St. George is one of the most venerated saints in the Catholic Church, among Anglicans, Orthodox, East Syrian churches. Even Muslims revere this honorable military man. In the Twelfth Century a legend was attached to St. George about slaying a dragon.  The standard Orthodox icon of St. George depicts him slaying a dragon with a woman in the background.

The dragon is generally understood as being both Satan and the monster from his own life (Diocletian). The woman in the background is Alexandra, the wife of Emperor Diocletian. Crusaders credit an appearance of St. George. This was probably legend which traveled back with the Crusaders from the Holy Land and was embellished in courtly Romance retellings.

Legend has it that a plague bearing dragon came down from the mountains and terrorized the countryside.  The dragon could not be appeased with ransom of livestock.  This  dragon would not stop his rampage unless the King tied a young maiden to an oak tree in the center of the village.

The King's nobles used a pigeon to decide what to do.  If the bird flew to the east then, they must take the King's own daughter Sabra and tie her to a tree, as the dragon demanded.  The pigeon flew off to the east.

But as fate would have it, the pigeon managed  to attract the attention of a knight called  George and guided him back to the princess. Just as the dragon was about to devour the princess, the good knight clad in armor fortified himself with a sign of the cross and then brought the fight to the dragon.  George cunningly slowed down the dragon by driving a ball of pitch down his throat, and then speared the dragon with a grievous wound with his lance.  

The Wedding of St. George and Princess Sabra by Dante Gabriel Rossetti (1857)

According to Eastern versions, the knight rode back to the city along with the princess and the dragon in tow.  As George approached the city, he promised to slay the dragon if the town would become baptized Christians.  Fifteen thousand men took to the baptismal waters and George slayed the dragon with his trusty sword Ascalon (recalling the city Ashkelon in Israel).  The king was so grateful that he bestowed nobility (some say Sainthood) to George and gave his daughter Sabra's hand in marriage and promised to build a church were the dragon was slain.

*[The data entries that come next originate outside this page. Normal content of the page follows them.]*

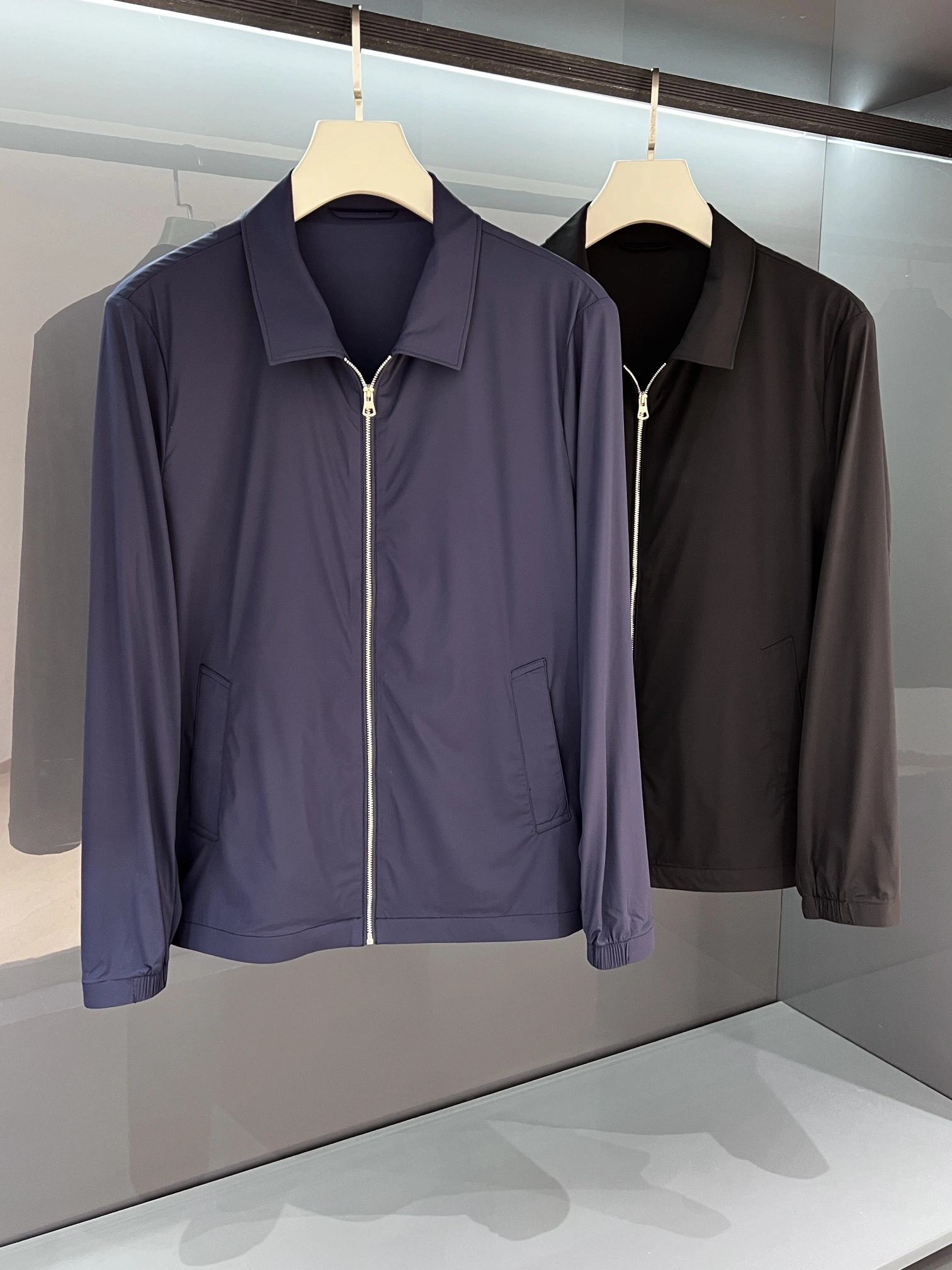 Unique B*URBERRY Coat Top Quality D17 20240413- 13928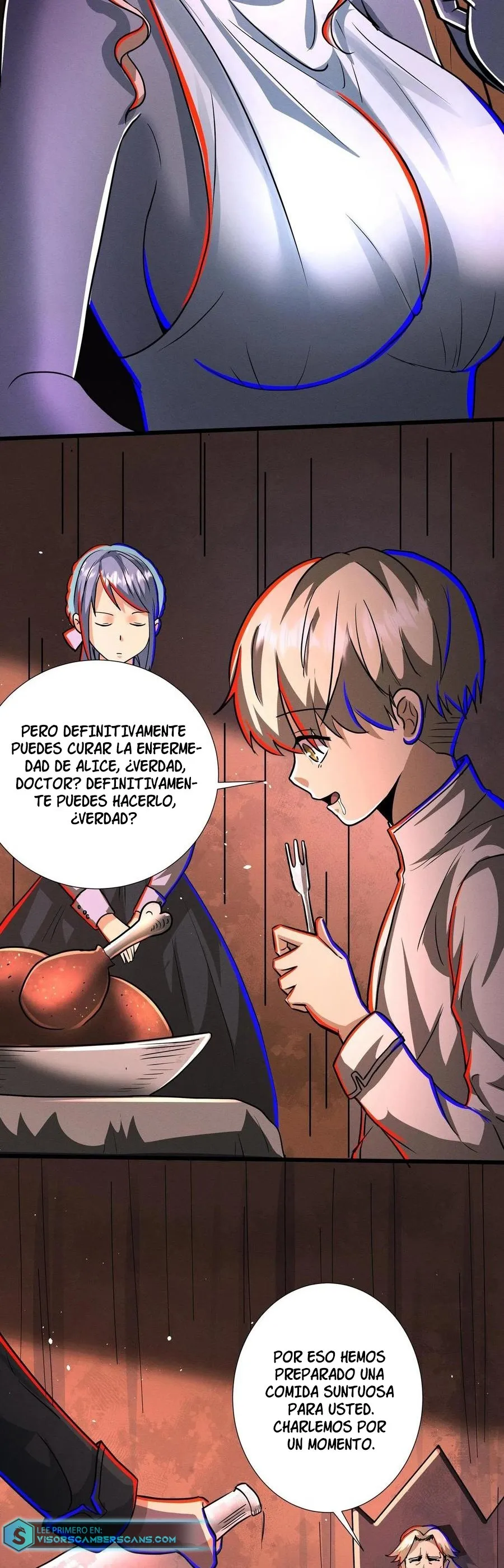 Boticario Misterioso Capítulo 213 en Línea - página 13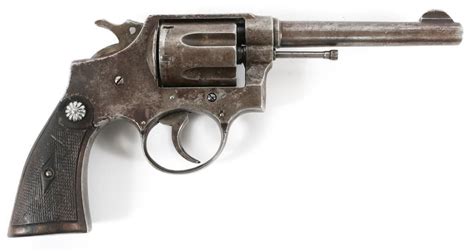 Eibar Model 1924 32 20 Win Revolver Jan 19 2020 Centurion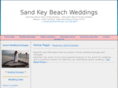 weddingonsandkeybeach.com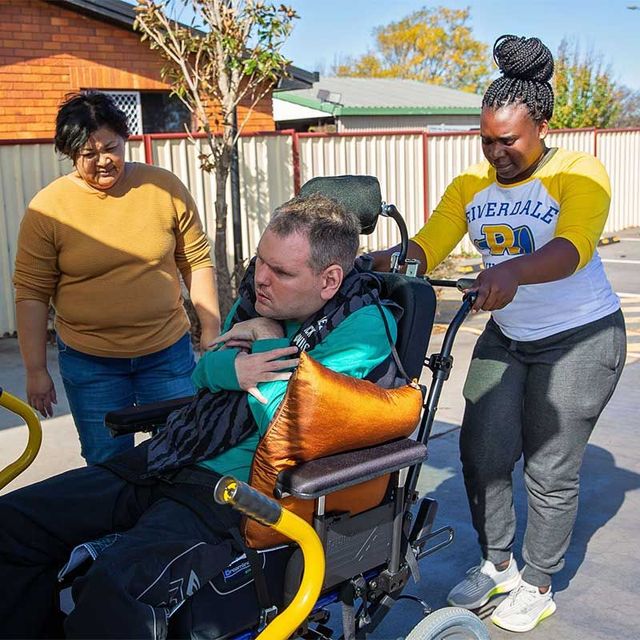 DISABILITY SUPPORT IN TOOWOOMBA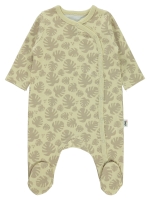 Picture of Wholesale - Civil Baby - Beige - Baby Boy-Bodysuit-56-62-68 Month(1-1-1) 3 Pieces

St. George is the patron saint of England yet it is not a public holiday in England. The reasons why celebration of Georgemas is muted are cultural, historical and now tinged with political correctness.

St. George was neither English nor roundly associated with England, even though King Edward III formed the Order of the Garder under the patronage of St. George in 1348.  The Reformation played a part as Protestants did not care much for saints' days. In addition, celebration of St. George's day has been in decline since the Act of Union between England in Scotland completed in 1707.  In today's world,  the Daily Telegraph reports that many English people are concerned that national symbols like St. George can be considered racists,

Aside from the fact that many pubs in England are named after George and the dragon, it makes one wonder why this legend matters. Modern man is quick to dismiss myths (unless it is anthropogenic global warming), but this is short sighted. Myths convey essential truths although the romantic story elements may not be exact.  For instance, the story of George Washington chopping down the cherry tree may have been apocryphal but it does "I can not tell a lie" does illustrate some of the virtues of Washington's transcription of "The Rules of Civility and Decent Behavior", which molded the first President's life and were put into practice at the founding of the American Republic.

The reason that St. George matters so much to the English is that the legend reinforces characteristics which the English admire and seek to emulate.  St. George is a knight who exemplified chivalry. St. George and the dragon also champions the little guy as well as the triumph of good over evil.  The versions which depict him making the sign of the cross depict deep dedication to principles (if we dare not declare faith).  These romanticized virtues along with the more verifiable versions of his hagiography make St. George a man worthy (bank holiday or not) for Englishmen to emulate.